I think your boots are just not very breathable enough.:embarrased1:
Try thinner socks.


----------



## ridinbend (Aug 2, 2012)

Thinner socks and aftermarket insoles. Better insoles will keep the warmth in your boot. Thinner socks will breath.


----------



## destroy (Dec 16, 2012)

That's unusual. I'm a bit of a sweater too, but proper riding socks and my feet have never been cold, even in -20°C.


----------



## Ravaging Rami (Mar 11, 2014)

Thanks for the replies! I will try thinner socks and possibly a new insole. Destroy, I think I have very abnormal feet  my boots are like a swamp when I am done riding. Hopefully it's an easy fix.


----------



## Banjo (Jan 29, 2013)

I have the same problem with overly sweaty feet. Try an antiperspirant foot spray before you put on your socks and boots. Works for me.


----------



## slyder (Jan 18, 2010)

This was happening to me with my outdoor work boots. Get a very thin smart wool sock it's almost like wearing a dress sock REI on capital has them. Worked wonders for me. I have also heard to use the foot anti persperant but I tried the socks first and that worked well


----------



## deagol (Mar 26, 2014)

another idea to add to those already mentioned: if you drive up to the ski area in the morning, it sometimes helps to wear a different pair of socks on the way up and change into your boarding socks once you get there so they will be nice & dry.


----------



## ridinbend (Aug 2, 2012)

deagol said:


> another idea to add to those already mentioned: if you drive up to the ski area in the morning, it sometimes helps to wear a different pair of socks on the way up and change into your boarding socks once you get there so they will be nice & dry.

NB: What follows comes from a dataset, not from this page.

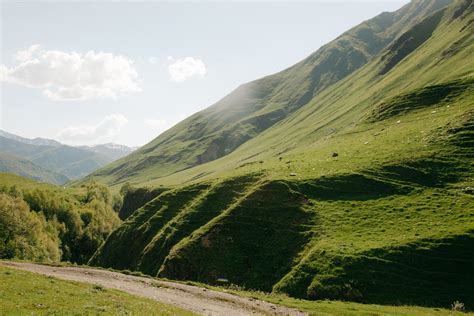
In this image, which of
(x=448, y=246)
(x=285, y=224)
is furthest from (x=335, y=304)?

Turn the heater on high directly on your feet, wear thick wool socks and sweat the shit out of your dogs before changing into thin Freshies and voila, no more sweaty cold feet.


----------



## mojo maestro (Jan 6, 2009)

Couple bottles of barley pop.........you'll quit thinkin' aboot yer cold feet.


----------



## Ravaging Rami (Mar 11, 2014)

I will try these and hopefully fix the problem! Thank you for the tips!


----------



## tanscrazydaisy (Mar 11, 2013)

Can't help. My feet sweat like crazy anyway, even worse when I'm sick


----------